9. Related Topics to Study Next

Topic Connection
India's Three-Stage Nuclear Programme Foundational framework within which FBTR and PFBR operate
National Green Hydrogen Mission (2023) Cu-Cl nuclear hydrogen complements NGHM's renewable-electrolysis pathway
Prototype Fast Breeder Reactor (PFBR) Same site (Kalpakkam), same Stage 2 narrative; often confused with FBTR
Atomic Energy Act, 1962 & AERB Legal/regulatory framework governing all facilities discussed
Thorium reserves in India India's thorium geology (Kerala, Tamil Nadu) is the rationale for Stage 3
Sulfur-Iodine (S-I) Thermochemical Cycle Alternative thermochemical H₂ cycle; contrast with Cu-Cl on temperature requirements
Small Modular Reactors (SMRs) — India's programme Bharat SMR, 55 MWe SMR — parallel BARC initiatives in the same policy era
Nuclear Energy Mission for Viksit Bharat Policy umbrella (100 GW by 2047) linking all recent nuclear milestones

10. Common Errors / Trap Areas

  1. FBTR ≠ PFBR: FBTR (40 MWt, research reactor, operating since 1985) and PFBR (500 MWe, demonstration, first criticality April 2026) are two distinct reactors at Kalpakkam — often conflated. Hydrogen facility uses FBTR, not PFBR. [S1][S4]

  2. BARC ≠ IGCAR roles: BARC developed the Cu-Cl technology (Mumbai/Trombay); IGCAR hosts and operates the facility (Kalpakkam). Exam traps may swap these. [S1]

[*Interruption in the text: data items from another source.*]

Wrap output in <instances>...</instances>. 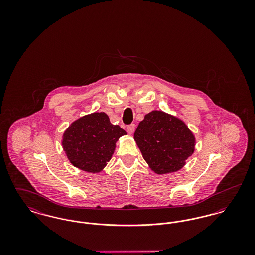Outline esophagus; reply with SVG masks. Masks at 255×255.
<instances>
[{
	"instance_id": "obj_1",
	"label": "esophagus",
	"mask_w": 255,
	"mask_h": 255,
	"mask_svg": "<svg viewBox=\"0 0 255 255\" xmlns=\"http://www.w3.org/2000/svg\"><path fill=\"white\" fill-rule=\"evenodd\" d=\"M134 130H135V125L134 124H131V125H129L127 127V132H128V133H130V134L133 133Z\"/></svg>"
}]
</instances>
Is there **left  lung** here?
Returning a JSON list of instances; mask_svg holds the SVG:
<instances>
[{"label": "left lung", "mask_w": 255, "mask_h": 255, "mask_svg": "<svg viewBox=\"0 0 255 255\" xmlns=\"http://www.w3.org/2000/svg\"><path fill=\"white\" fill-rule=\"evenodd\" d=\"M133 138L149 167L162 175L182 169L195 149V136L182 120L152 111L139 122Z\"/></svg>", "instance_id": "8db88e82"}]
</instances>
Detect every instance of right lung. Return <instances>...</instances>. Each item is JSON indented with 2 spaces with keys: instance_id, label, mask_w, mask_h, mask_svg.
Instances as JSON below:
<instances>
[{
  "instance_id": "right-lung-1",
  "label": "right lung",
  "mask_w": 255,
  "mask_h": 255,
  "mask_svg": "<svg viewBox=\"0 0 255 255\" xmlns=\"http://www.w3.org/2000/svg\"><path fill=\"white\" fill-rule=\"evenodd\" d=\"M126 132L110 122L109 117L93 113L73 122L64 132L62 146L73 166L90 173L102 171L119 138Z\"/></svg>"
}]
</instances>
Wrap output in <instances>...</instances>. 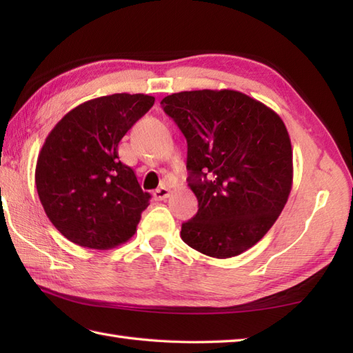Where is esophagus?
Segmentation results:
<instances>
[{"mask_svg":"<svg viewBox=\"0 0 353 353\" xmlns=\"http://www.w3.org/2000/svg\"><path fill=\"white\" fill-rule=\"evenodd\" d=\"M170 188H167V186H161V188H157L154 192H153V197L156 201H161V200H165L170 197Z\"/></svg>","mask_w":353,"mask_h":353,"instance_id":"34e87169","label":"esophagus"}]
</instances>
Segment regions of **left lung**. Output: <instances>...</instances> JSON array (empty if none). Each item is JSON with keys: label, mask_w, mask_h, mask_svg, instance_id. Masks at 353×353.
<instances>
[{"label": "left lung", "mask_w": 353, "mask_h": 353, "mask_svg": "<svg viewBox=\"0 0 353 353\" xmlns=\"http://www.w3.org/2000/svg\"><path fill=\"white\" fill-rule=\"evenodd\" d=\"M188 142V186L199 211L181 236L226 259L256 244L287 203L292 150L287 127L265 104L232 89L171 94L161 101Z\"/></svg>", "instance_id": "1"}]
</instances>
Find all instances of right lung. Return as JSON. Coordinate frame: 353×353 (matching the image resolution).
<instances>
[{"mask_svg": "<svg viewBox=\"0 0 353 353\" xmlns=\"http://www.w3.org/2000/svg\"><path fill=\"white\" fill-rule=\"evenodd\" d=\"M153 104L145 94L99 97L48 133L36 162V190L50 221L71 243L108 250L137 232L152 196L119 161L118 144Z\"/></svg>", "mask_w": 353, "mask_h": 353, "instance_id": "right-lung-1", "label": "right lung"}]
</instances>
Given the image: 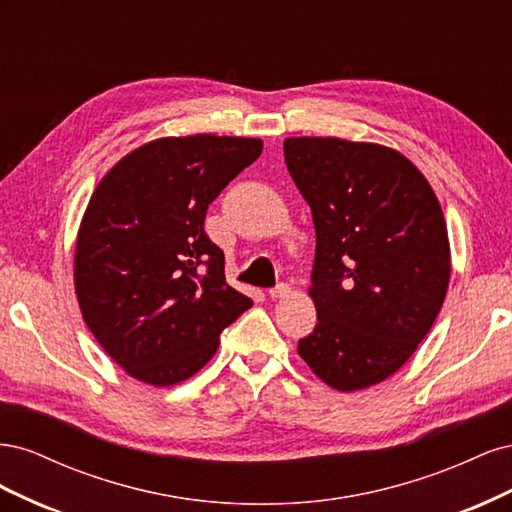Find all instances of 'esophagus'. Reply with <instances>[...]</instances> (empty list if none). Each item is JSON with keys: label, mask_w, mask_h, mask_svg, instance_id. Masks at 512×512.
I'll return each instance as SVG.
<instances>
[{"label": "esophagus", "mask_w": 512, "mask_h": 512, "mask_svg": "<svg viewBox=\"0 0 512 512\" xmlns=\"http://www.w3.org/2000/svg\"><path fill=\"white\" fill-rule=\"evenodd\" d=\"M290 294V286L288 284H280V286H275V288H271L269 290V297L275 301V299H284V297H288Z\"/></svg>", "instance_id": "esophagus-1"}]
</instances>
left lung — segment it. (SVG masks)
<instances>
[{
    "mask_svg": "<svg viewBox=\"0 0 512 512\" xmlns=\"http://www.w3.org/2000/svg\"><path fill=\"white\" fill-rule=\"evenodd\" d=\"M284 158L316 226L318 322L299 354L333 389H367L410 359L444 303V213L421 170L391 147L294 136Z\"/></svg>",
    "mask_w": 512,
    "mask_h": 512,
    "instance_id": "1",
    "label": "left lung"
}]
</instances>
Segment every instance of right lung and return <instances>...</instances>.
Masks as SVG:
<instances>
[{"mask_svg": "<svg viewBox=\"0 0 512 512\" xmlns=\"http://www.w3.org/2000/svg\"><path fill=\"white\" fill-rule=\"evenodd\" d=\"M260 153V138L166 136L130 151L91 194L76 237V299L98 344L132 378H192L252 307L226 284L205 218Z\"/></svg>", "mask_w": 512, "mask_h": 512, "instance_id": "obj_1", "label": "right lung"}]
</instances>
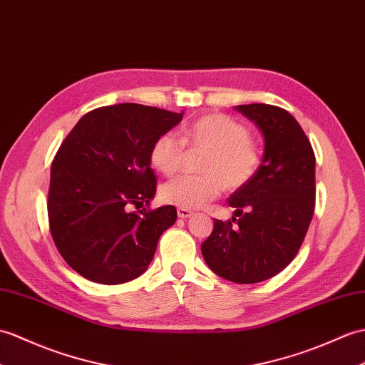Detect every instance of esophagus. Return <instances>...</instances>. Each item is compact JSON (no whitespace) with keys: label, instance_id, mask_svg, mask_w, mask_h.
<instances>
[{"label":"esophagus","instance_id":"34e87169","mask_svg":"<svg viewBox=\"0 0 365 365\" xmlns=\"http://www.w3.org/2000/svg\"><path fill=\"white\" fill-rule=\"evenodd\" d=\"M177 215H179L180 219H188V217H191L194 213H192L191 210H188V208H179V210H177Z\"/></svg>","mask_w":365,"mask_h":365}]
</instances>
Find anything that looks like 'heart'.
<instances>
[{
  "label": "heart",
  "instance_id": "b5f03b06",
  "mask_svg": "<svg viewBox=\"0 0 365 365\" xmlns=\"http://www.w3.org/2000/svg\"><path fill=\"white\" fill-rule=\"evenodd\" d=\"M205 150L200 171L203 175H183L168 182L162 199L180 208H202L215 200L222 188L236 191L249 185L259 169L261 155L250 138L247 125L224 113H208L185 127L182 141L163 133L152 143L149 160L158 173L174 175L180 171L185 148Z\"/></svg>",
  "mask_w": 365,
  "mask_h": 365
}]
</instances>
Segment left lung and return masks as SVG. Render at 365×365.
Returning a JSON list of instances; mask_svg holds the SVG:
<instances>
[{
  "instance_id": "obj_1",
  "label": "left lung",
  "mask_w": 365,
  "mask_h": 365,
  "mask_svg": "<svg viewBox=\"0 0 365 365\" xmlns=\"http://www.w3.org/2000/svg\"><path fill=\"white\" fill-rule=\"evenodd\" d=\"M264 137V154L249 185L228 205L235 216L215 219L202 255L215 274L252 284L272 278L297 255L314 215L316 155L295 118L269 104L236 106Z\"/></svg>"
}]
</instances>
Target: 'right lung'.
<instances>
[{"label":"right lung","instance_id":"right-lung-1","mask_svg":"<svg viewBox=\"0 0 365 365\" xmlns=\"http://www.w3.org/2000/svg\"><path fill=\"white\" fill-rule=\"evenodd\" d=\"M182 118L183 112L132 103L99 107L62 141L51 165L49 230L58 253L83 278L121 284L150 264L177 210H139L157 191L149 152Z\"/></svg>","mask_w":365,"mask_h":365}]
</instances>
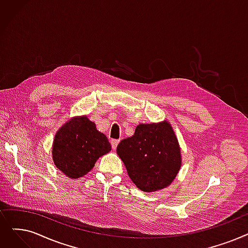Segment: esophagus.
I'll return each mask as SVG.
<instances>
[{
  "label": "esophagus",
  "mask_w": 248,
  "mask_h": 248,
  "mask_svg": "<svg viewBox=\"0 0 248 248\" xmlns=\"http://www.w3.org/2000/svg\"><path fill=\"white\" fill-rule=\"evenodd\" d=\"M118 143H120V140H111V147L113 150L116 149Z\"/></svg>",
  "instance_id": "34e87169"
}]
</instances>
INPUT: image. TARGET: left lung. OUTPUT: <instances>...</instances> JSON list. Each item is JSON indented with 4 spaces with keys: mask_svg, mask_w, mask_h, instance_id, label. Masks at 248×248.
I'll use <instances>...</instances> for the list:
<instances>
[{
    "mask_svg": "<svg viewBox=\"0 0 248 248\" xmlns=\"http://www.w3.org/2000/svg\"><path fill=\"white\" fill-rule=\"evenodd\" d=\"M116 152L134 184L146 192L168 186L181 165L180 148L168 122L139 124L133 137L118 144Z\"/></svg>",
    "mask_w": 248,
    "mask_h": 248,
    "instance_id": "8db88e82",
    "label": "left lung"
}]
</instances>
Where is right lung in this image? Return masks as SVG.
I'll return each mask as SVG.
<instances>
[{
  "instance_id": "1",
  "label": "right lung",
  "mask_w": 248,
  "mask_h": 248,
  "mask_svg": "<svg viewBox=\"0 0 248 248\" xmlns=\"http://www.w3.org/2000/svg\"><path fill=\"white\" fill-rule=\"evenodd\" d=\"M111 150L106 136L96 130L87 116L75 117L57 133L52 146L56 166L71 178H79L93 168L96 160Z\"/></svg>"
}]
</instances>
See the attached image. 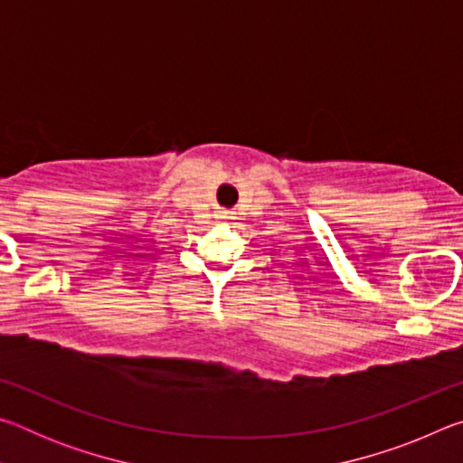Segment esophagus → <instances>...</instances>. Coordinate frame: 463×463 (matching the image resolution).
I'll return each instance as SVG.
<instances>
[{
    "mask_svg": "<svg viewBox=\"0 0 463 463\" xmlns=\"http://www.w3.org/2000/svg\"><path fill=\"white\" fill-rule=\"evenodd\" d=\"M232 214H234V213H231V210H222V213H221L222 218H234Z\"/></svg>",
    "mask_w": 463,
    "mask_h": 463,
    "instance_id": "obj_1",
    "label": "esophagus"
}]
</instances>
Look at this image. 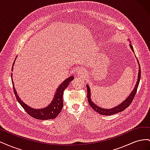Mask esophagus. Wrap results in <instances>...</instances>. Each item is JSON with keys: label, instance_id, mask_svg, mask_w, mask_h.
<instances>
[{"label": "esophagus", "instance_id": "34e87169", "mask_svg": "<svg viewBox=\"0 0 150 150\" xmlns=\"http://www.w3.org/2000/svg\"><path fill=\"white\" fill-rule=\"evenodd\" d=\"M77 72H78V74H83V70L81 69H79L78 71H77Z\"/></svg>", "mask_w": 150, "mask_h": 150}]
</instances>
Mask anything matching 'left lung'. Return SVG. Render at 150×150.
<instances>
[{
  "label": "left lung",
  "mask_w": 150,
  "mask_h": 150,
  "mask_svg": "<svg viewBox=\"0 0 150 150\" xmlns=\"http://www.w3.org/2000/svg\"><path fill=\"white\" fill-rule=\"evenodd\" d=\"M130 47H131V49H132V51L134 52L133 47L131 46V45H130ZM140 78H141V69L139 67L138 81H137V84H136L135 88H134L133 91L131 92V93L130 94L129 96L127 98V99H125V100L122 103H121L119 106H116L114 108H112V109H108H108H103V108L99 107L96 105V104H94L93 102H92L91 99L90 89L89 88V86L87 85L86 86V87H87V96H88V103L89 104V105L91 106V108L93 109V110H94V111H96L97 112L99 113V114H101L102 115H106V116L112 115L114 114H116V113L124 111L126 108H127L130 105L131 103H132V101L133 100L134 96L136 95V93H137V89H138L139 83L140 81Z\"/></svg>",
  "instance_id": "1"
}]
</instances>
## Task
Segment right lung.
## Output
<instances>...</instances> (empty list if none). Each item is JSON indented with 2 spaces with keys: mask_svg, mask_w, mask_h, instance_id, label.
Listing matches in <instances>:
<instances>
[{
  "mask_svg": "<svg viewBox=\"0 0 150 150\" xmlns=\"http://www.w3.org/2000/svg\"><path fill=\"white\" fill-rule=\"evenodd\" d=\"M14 62L15 61H13V64H14ZM12 75V74H11V78ZM73 79L74 76H71L69 78L66 79L61 84H60L59 87L58 88L57 90L56 91V93L55 95H54V99L51 103L49 104V106H47L46 108H44L43 109H34L28 106V105H26L24 102H22V101L21 100V99L19 98V96H17L16 91L13 86V89L17 101L20 103L21 106L24 109V110L28 112V114H29L30 116L33 117L37 120H51L56 117L61 111L63 108V93H64V91L67 87L68 85L69 84L71 81L73 80ZM12 83L13 84V81H12Z\"/></svg>",
  "mask_w": 150,
  "mask_h": 150,
  "instance_id": "obj_1",
  "label": "right lung"
}]
</instances>
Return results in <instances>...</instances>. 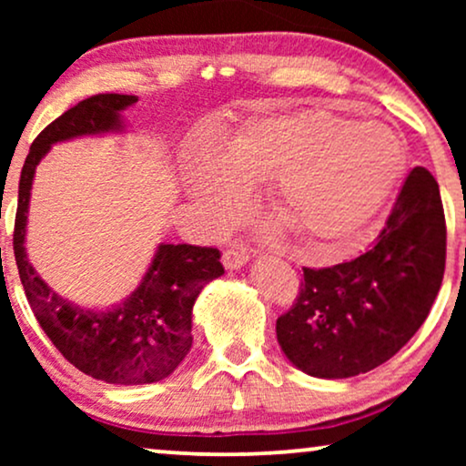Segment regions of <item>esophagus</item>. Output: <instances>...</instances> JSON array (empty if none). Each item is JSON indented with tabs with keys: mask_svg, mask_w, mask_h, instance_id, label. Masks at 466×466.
Masks as SVG:
<instances>
[{
	"mask_svg": "<svg viewBox=\"0 0 466 466\" xmlns=\"http://www.w3.org/2000/svg\"><path fill=\"white\" fill-rule=\"evenodd\" d=\"M248 260H250V257H248L244 248H235V250H227L222 254V265H225L228 271L239 269V267H244Z\"/></svg>",
	"mask_w": 466,
	"mask_h": 466,
	"instance_id": "34e87169",
	"label": "esophagus"
}]
</instances>
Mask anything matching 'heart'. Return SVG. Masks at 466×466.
<instances>
[{
  "label": "heart",
  "instance_id": "obj_1",
  "mask_svg": "<svg viewBox=\"0 0 466 466\" xmlns=\"http://www.w3.org/2000/svg\"><path fill=\"white\" fill-rule=\"evenodd\" d=\"M405 163L399 133L378 118L299 110L254 118L190 165L188 193L218 225L244 209L241 184L265 182L267 214L290 238L341 244L380 212Z\"/></svg>",
  "mask_w": 466,
  "mask_h": 466
}]
</instances>
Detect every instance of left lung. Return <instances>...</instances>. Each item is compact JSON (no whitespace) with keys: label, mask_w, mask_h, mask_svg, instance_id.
Returning a JSON list of instances; mask_svg holds the SVG:
<instances>
[{"label":"left lung","mask_w":466,"mask_h":466,"mask_svg":"<svg viewBox=\"0 0 466 466\" xmlns=\"http://www.w3.org/2000/svg\"><path fill=\"white\" fill-rule=\"evenodd\" d=\"M445 271L439 184L413 167L378 241L359 258L303 269L292 308L278 318V343L311 378H354L392 359L416 335Z\"/></svg>","instance_id":"left-lung-1"}]
</instances>
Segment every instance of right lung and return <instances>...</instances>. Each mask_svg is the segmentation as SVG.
Instances as JSON below:
<instances>
[{"instance_id": "obj_1", "label": "right lung", "mask_w": 466, "mask_h": 466, "mask_svg": "<svg viewBox=\"0 0 466 466\" xmlns=\"http://www.w3.org/2000/svg\"><path fill=\"white\" fill-rule=\"evenodd\" d=\"M136 95H93L53 120L25 158L18 182L15 257L25 295L55 343L82 373L107 384L139 386L176 371L193 346V305L203 286L220 278V252L188 244H158L142 282L125 301L107 309L85 308L61 297L40 278L27 258V214L35 167L55 144L86 136L123 133V112Z\"/></svg>"}]
</instances>
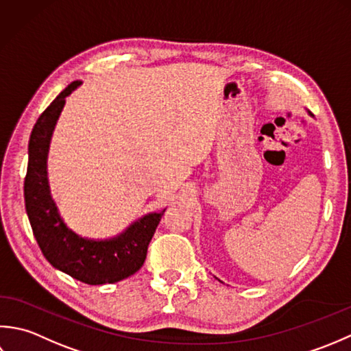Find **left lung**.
Here are the masks:
<instances>
[{"mask_svg": "<svg viewBox=\"0 0 351 351\" xmlns=\"http://www.w3.org/2000/svg\"><path fill=\"white\" fill-rule=\"evenodd\" d=\"M307 113H309V115H311V117H312V113H311V112H307Z\"/></svg>", "mask_w": 351, "mask_h": 351, "instance_id": "left-lung-1", "label": "left lung"}]
</instances>
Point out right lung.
<instances>
[{
    "label": "right lung",
    "instance_id": "right-lung-1",
    "mask_svg": "<svg viewBox=\"0 0 351 351\" xmlns=\"http://www.w3.org/2000/svg\"><path fill=\"white\" fill-rule=\"evenodd\" d=\"M80 86V80L68 84L33 127L24 182L25 210L42 253L56 269L88 285L117 283L144 265L148 244L167 207L160 212L145 213L112 238H86L68 227L49 189L47 162L66 97Z\"/></svg>",
    "mask_w": 351,
    "mask_h": 351
}]
</instances>
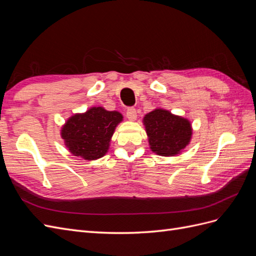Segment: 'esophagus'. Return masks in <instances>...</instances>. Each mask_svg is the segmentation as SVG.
Segmentation results:
<instances>
[{
    "mask_svg": "<svg viewBox=\"0 0 256 256\" xmlns=\"http://www.w3.org/2000/svg\"><path fill=\"white\" fill-rule=\"evenodd\" d=\"M126 115L128 120H134L136 118V110L134 109V106H130L127 109V112H126Z\"/></svg>",
    "mask_w": 256,
    "mask_h": 256,
    "instance_id": "obj_1",
    "label": "esophagus"
}]
</instances>
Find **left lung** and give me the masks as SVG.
<instances>
[{
  "instance_id": "8db88e82",
  "label": "left lung",
  "mask_w": 256,
  "mask_h": 256,
  "mask_svg": "<svg viewBox=\"0 0 256 256\" xmlns=\"http://www.w3.org/2000/svg\"><path fill=\"white\" fill-rule=\"evenodd\" d=\"M150 150L160 156H175L190 142V122L171 112L156 109L144 118Z\"/></svg>"
}]
</instances>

  3. BHAVINI ≠ IGCAR: BHAVINI builds and operates PFBR; IGCAR designed PFBR and operates FBTR. These are different entities within DAE. [S4]

  4. Cu-Cl is not electrolysis: Thermochemical cycles use heat (not electricity) as the primary energy input to split water — a common misconception. The Cu-Cl cycle does have a low-voltage electrochemical step, but it is fundamentally a thermochemical process.

  5. Stage 2 = Fast Breeders, not thorium reactors: Stage 2 breeders use Pu fuel with uranium-238 blanket (producing more Pu) and a thorium blanket (breeding U-233 for Stage 3). Thorium is fuel only in Stage 3 — not Stage 2. Aspirants frequently misplace thorium utilisation in Stage 2.